Look for the line with "Map of Wilsonville Illinois IL" in the entries below, then extract that line and all lines after it exactly, with pictures left out.

Records shown:
BEGIN

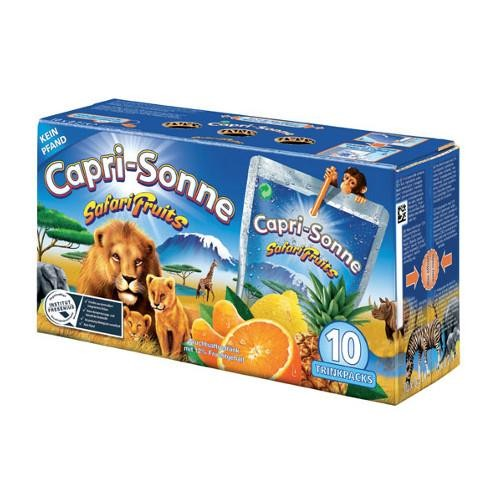 Capri Sun Safari Fruits suliņas (200mlx10) | Multum.lv
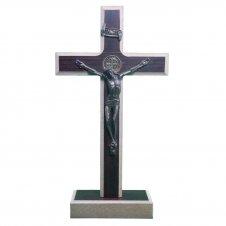 Imagem - Crucifixo de Madeira - Medalha de São Bento - 10 x 6 cód: 11711302-43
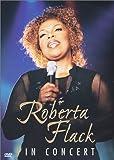echange, troc Roberta Flack - In Concert [Import USA Zone 1]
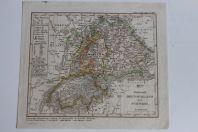 Carte géographique Deutschland Schweiz Stieler's Schul Atlas 1836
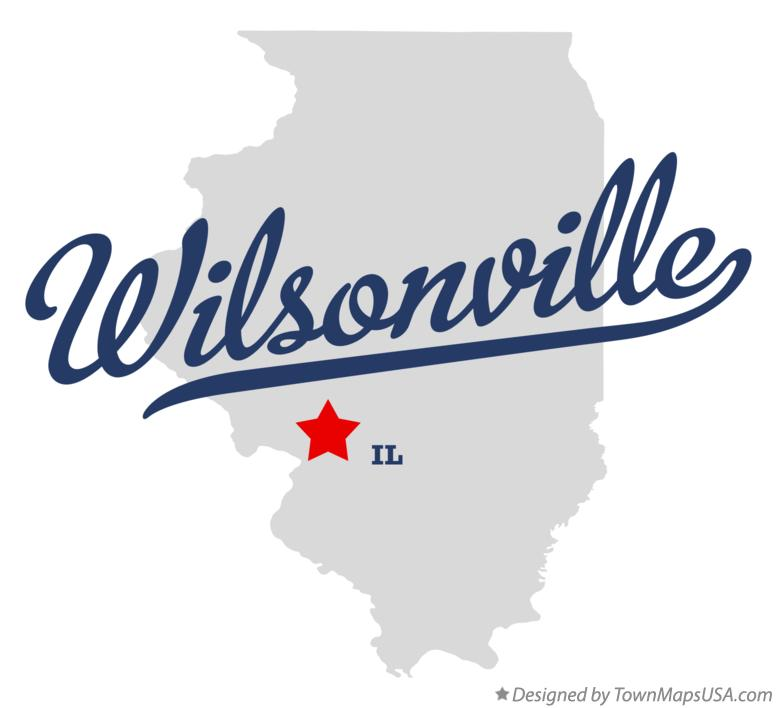 Map of Wilsonville Illinois IL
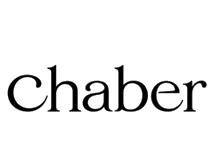 巧帛Chaber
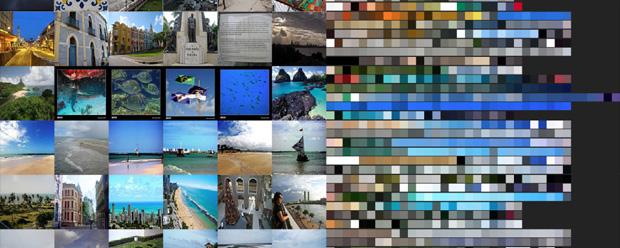 Colors of Brazilian tourist destinations
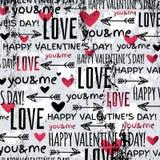 Achtergrond met rood valentijnskaarthart en wensen te Stock Afbeeldingen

END

Task output:
 Map of Wilsonville Illinois IL
 巧帛Chaber
 Colors of Brazilian tourist destinations
 Achtergrond met rood valentijnskaarthart en wensen te Stock Afbeeldingen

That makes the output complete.